| TASK INSTRUCTIONS |
Reproduce the following entries line for line, changing nothing.

| RECORDS SHOWN |
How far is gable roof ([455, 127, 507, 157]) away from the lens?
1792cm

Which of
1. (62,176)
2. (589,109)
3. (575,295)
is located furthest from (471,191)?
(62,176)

| EXERCISE RESULT |
How far is gable roof ([455, 127, 507, 157]) away from the lens?
1792cm

Which of
1. (62,176)
2. (589,109)
3. (575,295)
is located furthest from (471,191)?
(62,176)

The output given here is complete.